Let's start with a little review. TComponent and its derivatives carry the notion of "ownership" for the exact reason of not being able to rely on a GC. This model was established from the very first introduction of Delphi and the VCL. Any component that has an "owner" will be automatically cleaned up when its owner was cleaned up. In order for this to operate effectively, there was a need for some mechanism to let everyone involved know when an instance was going away. This is the reason for the Notification virtual method on TComponent. Every component that is being cleaned up, or more accurately, being removed from the list of "owned" components is sent broadcast to all the other owned components through this Notification method with the "opRemove" operation enumeration value. Initially, this notification only worked for components that shared a common "owner," which worked well for Delphi 1 and 2. In Delphi 3, form-inheritance and form-linking where introduced which allowed cross-form/datamodule references between components. For instance, the TTable component on a datamodule could now be referenced from a TDataSource component on a form. This presented a problem because the datamodule and form could have very different lifetimes and the previously mentioned notification mechanism just doesn't work. This is when the FreeNotification() method was introduced on TComponent. This allows any component to insert themselves into the "free notification" list of another component in order to "link" them together and know when each other is going away. Now proper cleanup (such as setting references to nil) can be done even for components that do not share the same owner. We can use this knowledge to devise a solution for properly cleaning up a multicast event object.

I created the following generic descendant of TMulticastEvent<T>:

type
TComponentMulticastEvent<T> = class(TMulticastEvent<T>)
private type
TNotificationSink = class(TComponent)

**Record excerpts:**

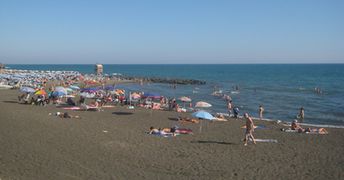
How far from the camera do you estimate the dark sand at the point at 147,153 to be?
1143cm

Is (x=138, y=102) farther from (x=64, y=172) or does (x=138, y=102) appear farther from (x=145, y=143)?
(x=64, y=172)

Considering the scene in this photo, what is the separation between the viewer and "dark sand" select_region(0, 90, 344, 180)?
37.5ft

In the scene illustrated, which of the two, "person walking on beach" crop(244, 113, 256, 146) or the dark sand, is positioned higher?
"person walking on beach" crop(244, 113, 256, 146)

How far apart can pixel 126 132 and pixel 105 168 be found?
244 inches

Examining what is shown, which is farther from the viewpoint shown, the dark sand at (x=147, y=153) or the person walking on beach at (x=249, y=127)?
the person walking on beach at (x=249, y=127)

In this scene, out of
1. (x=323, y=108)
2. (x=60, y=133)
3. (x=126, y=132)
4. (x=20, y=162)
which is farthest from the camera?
(x=323, y=108)

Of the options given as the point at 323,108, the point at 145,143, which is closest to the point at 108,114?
the point at 145,143

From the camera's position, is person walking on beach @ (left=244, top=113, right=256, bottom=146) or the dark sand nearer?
the dark sand

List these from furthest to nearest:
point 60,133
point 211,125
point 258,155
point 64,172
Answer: point 211,125 < point 60,133 < point 258,155 < point 64,172

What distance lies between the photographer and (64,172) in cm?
1097

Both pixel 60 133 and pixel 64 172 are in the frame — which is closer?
pixel 64 172

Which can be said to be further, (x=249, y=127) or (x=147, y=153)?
(x=249, y=127)

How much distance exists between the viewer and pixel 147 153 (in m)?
13.9

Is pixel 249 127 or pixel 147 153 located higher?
pixel 249 127
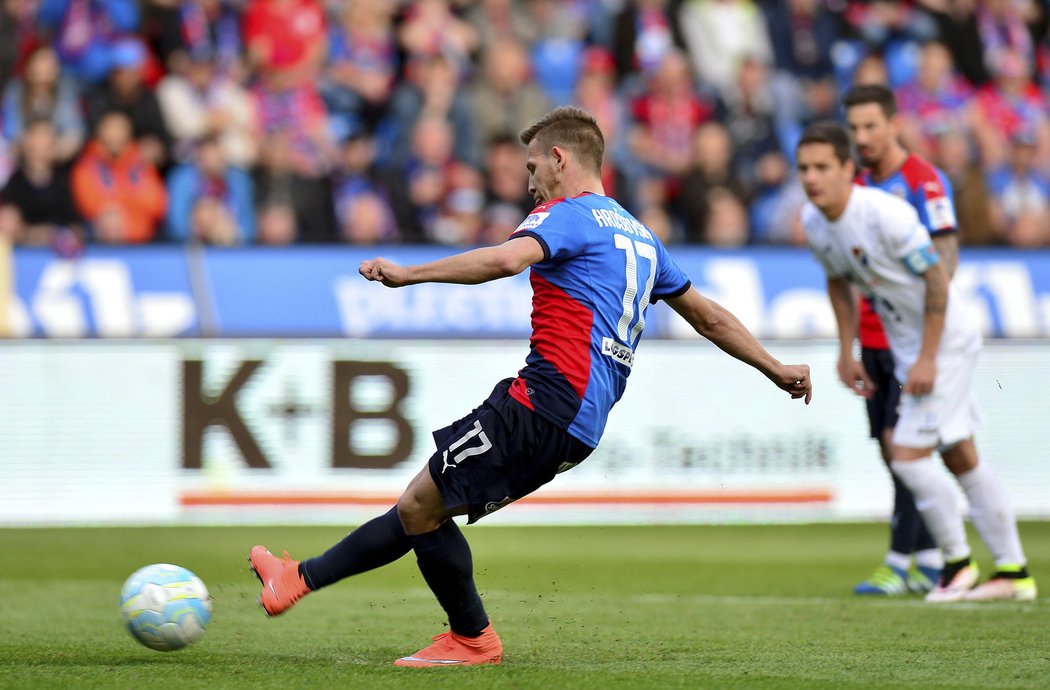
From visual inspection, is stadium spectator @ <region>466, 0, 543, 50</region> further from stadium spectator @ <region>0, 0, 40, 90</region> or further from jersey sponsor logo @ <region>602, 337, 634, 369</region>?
jersey sponsor logo @ <region>602, 337, 634, 369</region>

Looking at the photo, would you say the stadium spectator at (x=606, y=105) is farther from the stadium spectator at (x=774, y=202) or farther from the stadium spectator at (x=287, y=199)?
the stadium spectator at (x=287, y=199)

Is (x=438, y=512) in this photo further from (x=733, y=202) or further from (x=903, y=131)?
(x=903, y=131)

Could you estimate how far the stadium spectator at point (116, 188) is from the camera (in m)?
14.0

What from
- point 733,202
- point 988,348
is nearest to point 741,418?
point 988,348

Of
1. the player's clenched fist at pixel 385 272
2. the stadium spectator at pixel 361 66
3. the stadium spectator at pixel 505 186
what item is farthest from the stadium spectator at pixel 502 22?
the player's clenched fist at pixel 385 272

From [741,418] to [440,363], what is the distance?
8.01 feet

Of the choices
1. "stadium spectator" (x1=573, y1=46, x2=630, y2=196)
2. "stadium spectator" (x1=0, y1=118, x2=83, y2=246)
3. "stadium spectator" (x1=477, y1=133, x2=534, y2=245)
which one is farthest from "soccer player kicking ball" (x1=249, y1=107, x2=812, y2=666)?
"stadium spectator" (x1=573, y1=46, x2=630, y2=196)

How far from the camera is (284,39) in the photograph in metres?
16.0

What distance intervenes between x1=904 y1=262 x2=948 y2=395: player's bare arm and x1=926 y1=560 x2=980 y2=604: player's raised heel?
94 cm

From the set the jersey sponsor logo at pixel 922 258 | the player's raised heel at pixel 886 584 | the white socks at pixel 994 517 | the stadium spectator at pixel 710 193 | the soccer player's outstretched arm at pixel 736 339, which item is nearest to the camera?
the soccer player's outstretched arm at pixel 736 339

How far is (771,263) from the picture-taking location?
1384cm

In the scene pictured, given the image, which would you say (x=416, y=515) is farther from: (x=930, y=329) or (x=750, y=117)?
(x=750, y=117)

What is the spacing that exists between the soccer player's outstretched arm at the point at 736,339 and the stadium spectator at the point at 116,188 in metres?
8.96

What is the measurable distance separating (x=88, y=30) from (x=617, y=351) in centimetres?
1110
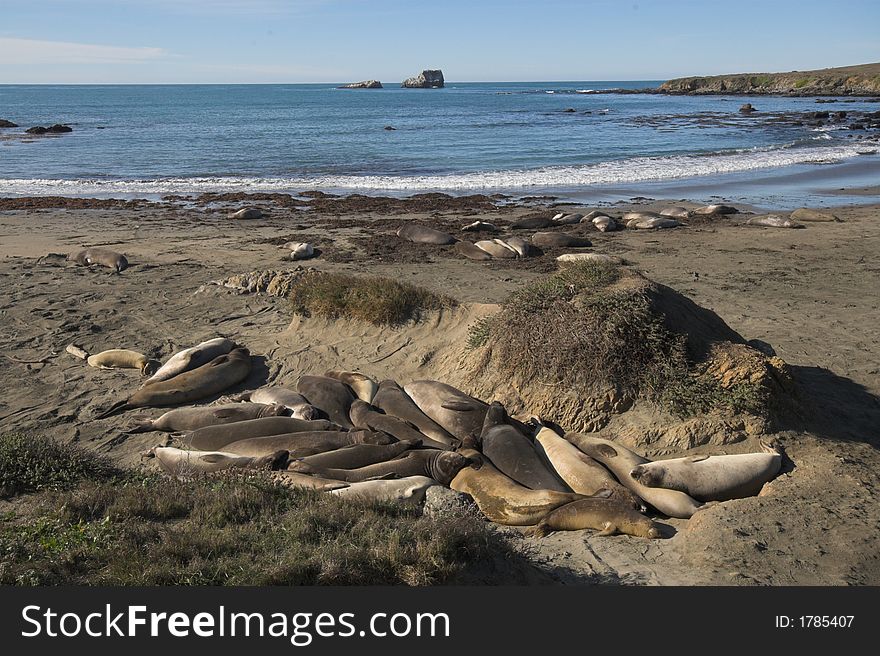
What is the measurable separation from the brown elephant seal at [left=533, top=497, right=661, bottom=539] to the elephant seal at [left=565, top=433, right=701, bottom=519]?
1.38ft

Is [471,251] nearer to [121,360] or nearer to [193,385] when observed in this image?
[121,360]

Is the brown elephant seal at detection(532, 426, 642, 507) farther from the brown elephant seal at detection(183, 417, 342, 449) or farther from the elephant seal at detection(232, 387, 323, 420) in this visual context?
the elephant seal at detection(232, 387, 323, 420)

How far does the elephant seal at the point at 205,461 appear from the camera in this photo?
620 cm

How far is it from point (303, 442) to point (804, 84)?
117m

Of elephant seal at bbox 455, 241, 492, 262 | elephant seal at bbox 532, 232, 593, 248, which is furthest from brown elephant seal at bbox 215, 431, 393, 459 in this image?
elephant seal at bbox 532, 232, 593, 248

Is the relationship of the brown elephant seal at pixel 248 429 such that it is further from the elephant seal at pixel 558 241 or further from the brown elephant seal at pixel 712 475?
the elephant seal at pixel 558 241

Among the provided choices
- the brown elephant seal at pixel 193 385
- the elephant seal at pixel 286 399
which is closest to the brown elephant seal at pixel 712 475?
the elephant seal at pixel 286 399

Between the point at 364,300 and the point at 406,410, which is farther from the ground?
the point at 364,300

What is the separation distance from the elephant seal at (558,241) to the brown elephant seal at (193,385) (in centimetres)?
868

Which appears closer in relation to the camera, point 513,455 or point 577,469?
point 577,469

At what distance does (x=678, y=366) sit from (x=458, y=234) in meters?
10.8

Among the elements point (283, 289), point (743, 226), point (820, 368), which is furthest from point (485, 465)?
point (743, 226)

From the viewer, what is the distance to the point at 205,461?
6.41 meters

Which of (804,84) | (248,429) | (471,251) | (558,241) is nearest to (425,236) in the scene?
(471,251)
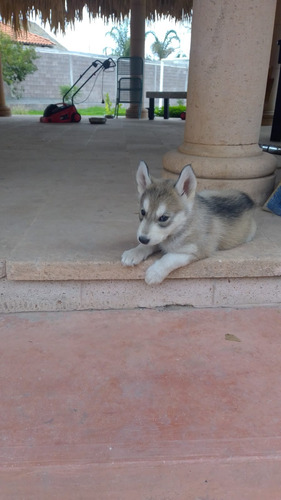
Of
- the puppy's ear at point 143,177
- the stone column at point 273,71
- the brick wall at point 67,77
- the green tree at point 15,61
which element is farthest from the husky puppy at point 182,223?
the green tree at point 15,61

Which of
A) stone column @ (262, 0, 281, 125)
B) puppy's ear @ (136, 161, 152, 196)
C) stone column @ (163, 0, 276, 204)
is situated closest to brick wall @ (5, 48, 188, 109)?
stone column @ (262, 0, 281, 125)

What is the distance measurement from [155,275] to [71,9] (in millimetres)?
13693

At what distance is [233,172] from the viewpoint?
11.7 ft

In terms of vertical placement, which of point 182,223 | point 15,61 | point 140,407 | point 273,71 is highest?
point 15,61

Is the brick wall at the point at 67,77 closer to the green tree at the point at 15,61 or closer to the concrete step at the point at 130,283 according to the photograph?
the green tree at the point at 15,61

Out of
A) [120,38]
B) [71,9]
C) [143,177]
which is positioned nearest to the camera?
[143,177]

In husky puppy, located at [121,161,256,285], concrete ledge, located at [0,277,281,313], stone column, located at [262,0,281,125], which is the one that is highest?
stone column, located at [262,0,281,125]

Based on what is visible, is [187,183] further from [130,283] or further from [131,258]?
[130,283]

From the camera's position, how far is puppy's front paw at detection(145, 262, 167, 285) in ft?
8.15

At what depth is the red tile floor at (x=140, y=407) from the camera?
1.54 metres

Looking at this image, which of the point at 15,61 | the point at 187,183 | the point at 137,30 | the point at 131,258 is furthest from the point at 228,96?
the point at 15,61

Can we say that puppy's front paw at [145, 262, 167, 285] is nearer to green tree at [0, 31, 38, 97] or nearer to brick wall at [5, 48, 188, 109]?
brick wall at [5, 48, 188, 109]

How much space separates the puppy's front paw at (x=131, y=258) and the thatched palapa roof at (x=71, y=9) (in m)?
12.5

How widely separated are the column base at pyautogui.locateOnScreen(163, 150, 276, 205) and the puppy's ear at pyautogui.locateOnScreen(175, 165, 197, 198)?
123 centimetres
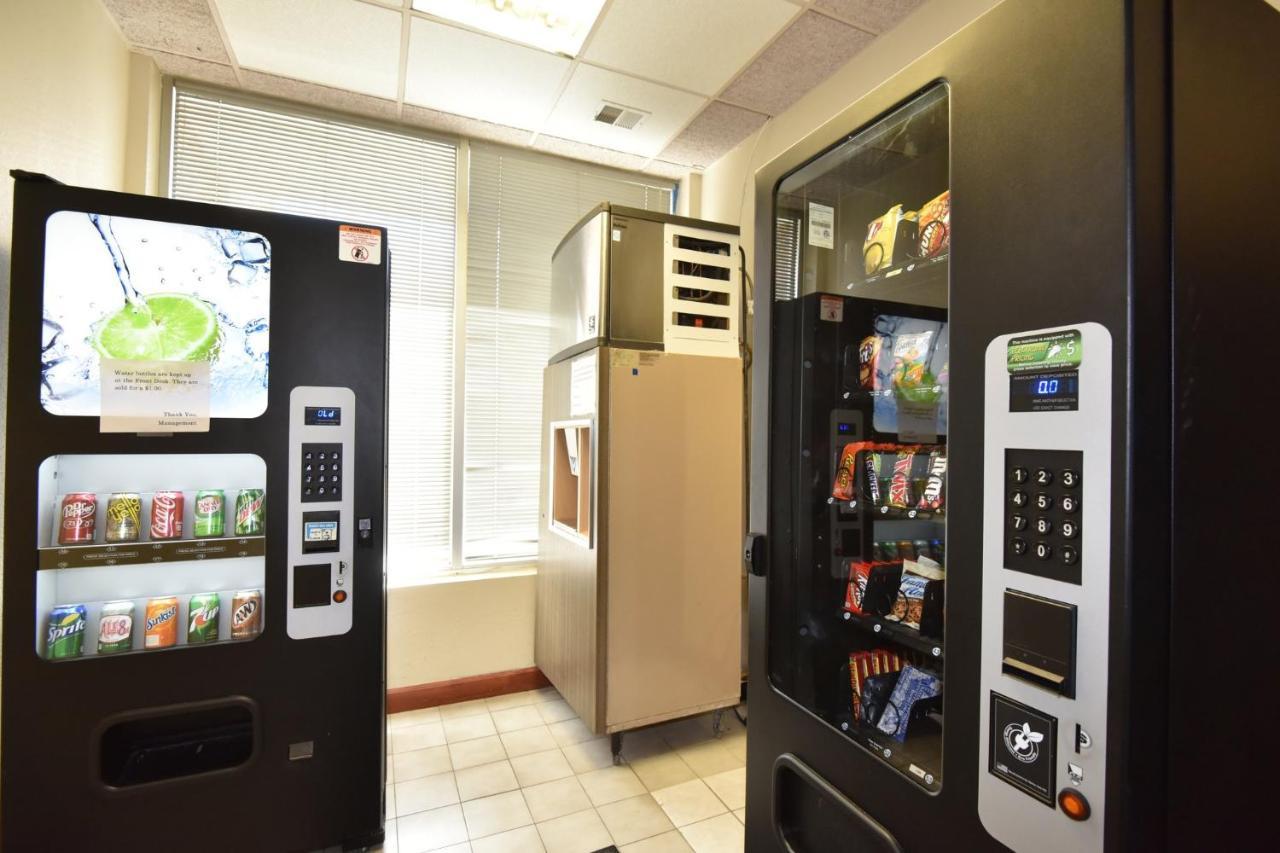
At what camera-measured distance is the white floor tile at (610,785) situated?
214cm

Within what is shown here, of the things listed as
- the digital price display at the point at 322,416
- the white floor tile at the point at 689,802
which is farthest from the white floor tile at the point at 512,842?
the digital price display at the point at 322,416

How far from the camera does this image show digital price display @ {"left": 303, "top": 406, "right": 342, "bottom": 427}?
164 centimetres

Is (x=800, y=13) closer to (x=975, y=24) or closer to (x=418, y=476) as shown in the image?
(x=975, y=24)

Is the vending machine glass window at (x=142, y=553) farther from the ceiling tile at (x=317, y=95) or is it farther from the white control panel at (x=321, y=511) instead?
the ceiling tile at (x=317, y=95)

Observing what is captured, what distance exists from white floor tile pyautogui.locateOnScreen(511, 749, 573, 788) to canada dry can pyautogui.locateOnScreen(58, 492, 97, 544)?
1653mm

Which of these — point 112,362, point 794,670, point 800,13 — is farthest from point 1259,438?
point 112,362

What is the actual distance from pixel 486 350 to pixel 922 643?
257 cm

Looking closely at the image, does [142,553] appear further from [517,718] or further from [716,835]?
[716,835]

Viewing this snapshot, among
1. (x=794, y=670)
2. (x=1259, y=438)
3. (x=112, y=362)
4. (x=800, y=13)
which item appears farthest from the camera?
(x=800, y=13)

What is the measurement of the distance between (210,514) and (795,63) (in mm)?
2686

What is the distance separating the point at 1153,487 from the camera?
665 millimetres

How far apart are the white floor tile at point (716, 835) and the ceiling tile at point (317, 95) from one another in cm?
332

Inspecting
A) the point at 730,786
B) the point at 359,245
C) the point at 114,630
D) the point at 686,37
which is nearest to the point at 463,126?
the point at 686,37

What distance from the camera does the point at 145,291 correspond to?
1539 mm
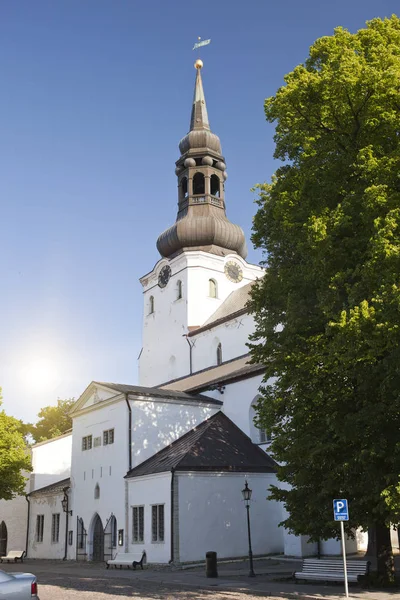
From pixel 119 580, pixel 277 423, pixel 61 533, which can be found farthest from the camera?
pixel 61 533

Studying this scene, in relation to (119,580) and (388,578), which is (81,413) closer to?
(119,580)

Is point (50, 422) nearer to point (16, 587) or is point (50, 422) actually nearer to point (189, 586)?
point (189, 586)

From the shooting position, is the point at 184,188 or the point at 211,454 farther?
the point at 184,188

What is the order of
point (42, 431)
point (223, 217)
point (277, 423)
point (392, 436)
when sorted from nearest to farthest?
point (392, 436) < point (277, 423) < point (223, 217) < point (42, 431)

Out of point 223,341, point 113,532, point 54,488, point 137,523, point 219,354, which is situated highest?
point 223,341

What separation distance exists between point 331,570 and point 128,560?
36.0ft

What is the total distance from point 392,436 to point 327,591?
13.6 feet

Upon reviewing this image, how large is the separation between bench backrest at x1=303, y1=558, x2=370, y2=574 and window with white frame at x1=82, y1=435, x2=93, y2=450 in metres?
16.5

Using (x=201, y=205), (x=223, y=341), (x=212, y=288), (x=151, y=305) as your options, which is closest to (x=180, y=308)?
(x=212, y=288)

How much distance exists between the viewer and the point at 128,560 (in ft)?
79.9

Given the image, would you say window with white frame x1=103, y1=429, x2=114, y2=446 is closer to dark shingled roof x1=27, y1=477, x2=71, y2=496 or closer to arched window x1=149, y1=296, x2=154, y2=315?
dark shingled roof x1=27, y1=477, x2=71, y2=496

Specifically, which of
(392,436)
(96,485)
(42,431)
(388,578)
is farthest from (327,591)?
(42,431)

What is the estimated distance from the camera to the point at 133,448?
90.6 feet

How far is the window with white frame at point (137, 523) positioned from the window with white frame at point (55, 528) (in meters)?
8.45
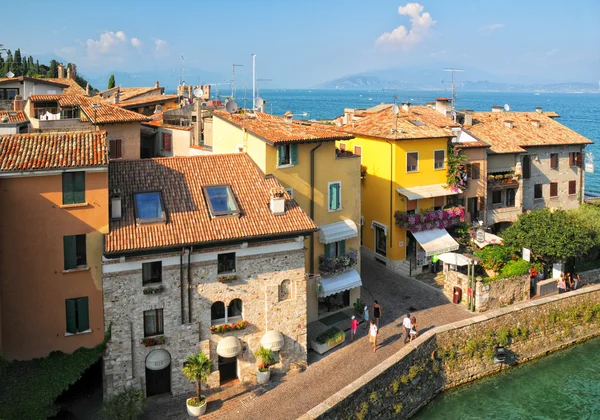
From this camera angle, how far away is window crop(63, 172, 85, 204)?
20.8 meters

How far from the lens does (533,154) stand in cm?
4238

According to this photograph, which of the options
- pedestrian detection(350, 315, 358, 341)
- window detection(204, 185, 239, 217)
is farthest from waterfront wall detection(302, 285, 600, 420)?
window detection(204, 185, 239, 217)

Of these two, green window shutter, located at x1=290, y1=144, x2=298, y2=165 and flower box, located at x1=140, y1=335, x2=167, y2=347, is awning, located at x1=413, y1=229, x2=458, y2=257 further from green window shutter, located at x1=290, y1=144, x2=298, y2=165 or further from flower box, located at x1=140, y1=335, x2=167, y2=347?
flower box, located at x1=140, y1=335, x2=167, y2=347

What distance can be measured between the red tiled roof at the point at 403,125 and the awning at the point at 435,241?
18.7 feet

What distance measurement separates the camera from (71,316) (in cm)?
2119

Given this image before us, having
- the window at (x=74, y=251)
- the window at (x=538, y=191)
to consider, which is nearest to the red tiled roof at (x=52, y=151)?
the window at (x=74, y=251)

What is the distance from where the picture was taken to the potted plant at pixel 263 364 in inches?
Answer: 915

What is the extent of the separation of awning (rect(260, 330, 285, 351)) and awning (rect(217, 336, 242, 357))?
1100 mm

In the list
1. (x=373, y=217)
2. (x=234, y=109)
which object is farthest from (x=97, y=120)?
(x=373, y=217)

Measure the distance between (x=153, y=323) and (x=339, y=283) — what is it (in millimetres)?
9780

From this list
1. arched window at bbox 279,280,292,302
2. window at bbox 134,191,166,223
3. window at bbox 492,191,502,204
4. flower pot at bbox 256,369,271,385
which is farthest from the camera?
window at bbox 492,191,502,204

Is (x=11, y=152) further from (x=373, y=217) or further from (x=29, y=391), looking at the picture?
(x=373, y=217)

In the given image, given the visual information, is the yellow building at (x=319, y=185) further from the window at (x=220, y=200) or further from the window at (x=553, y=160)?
the window at (x=553, y=160)

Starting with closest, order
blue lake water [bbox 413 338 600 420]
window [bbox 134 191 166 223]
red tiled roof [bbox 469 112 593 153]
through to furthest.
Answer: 1. window [bbox 134 191 166 223]
2. blue lake water [bbox 413 338 600 420]
3. red tiled roof [bbox 469 112 593 153]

**What the task asks:** Decide whether each statement below agrees with the text on Delphi component ownership, answering yes or no and quoting the words of the text that settle it. 1. A component that has an owner is cleaned up automatically when its owner is cleaned up. 2. From the start, the ownership notification worked for components with different owners. 3. The Notification method is sent with the "opRemove" operation enumeration value.

**Response below:**
1. Yes: "Any component that has an "owner" will be automatically cleaned up when its owner was cleaned up."
2. No: "Initially, this notification only worked for components that shared a common "owner,""
3. Yes: "through this Notification method with the "opRemove" operation enumeration value."